# Where to find 1" bore step pulley??



## UtahCharley (Nov 5, 2009)

So I finally have time to work on my lath project. I'm building a MASSIVE lath from concrete!! I had a machinist make a 1" shaft and I've ordered the pillow blocks to mount it to my head. Now I'm having trouble finding a step pulley with a 1 " bore:sad:!!

I hope I didn't screw the pooch on going for the bigger shaft dia.!!
If I can't find one I'll have to make something to be able to change the speeds but I'd hate to have to try to figure it out.

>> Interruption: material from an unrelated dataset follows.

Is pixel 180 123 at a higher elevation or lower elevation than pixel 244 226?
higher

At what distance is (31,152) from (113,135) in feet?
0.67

Anyone know where I can find one???


----------



## woodnthings (Jan 24, 2009)

*E Bay?*

http://www.ebay.com/itm/MAS53x1-Mas...689?pt=LH_DefaultDomain_0&hash=item45fce1df91


How's that for luck?  bill


----------



## UtahCharley (Nov 5, 2009)

Thanks!!! But now I see a problem! I have the shaft mounted on pillow blocks, the shaft is threaded on both ends so one end is for bowls and the other end will be for working between centers. The pulley would mount in the middle of the shaft between the pillow blocks.Now, the problem I just realized (poor planning!!) The step pulley is much to big to fit between the shaft and the base that the pillow blocks will bolt to. So, I would have to cut a big notch out in order to give the pulley clearance under the shaft. If I do that I'm going to reduce the mass of my headstock to a point that I am worried about stability.
I think I'll have to use a single pulley then have it go to an additional step pulley and then to the motor, which has a step pulley already on it.


----------



## BigBull (Feb 10, 2010)

How much clearance do you need? Can you raise the pillow Block bearings, instead of chopping the headstock? I'm guessing an inch or so would do it.


----------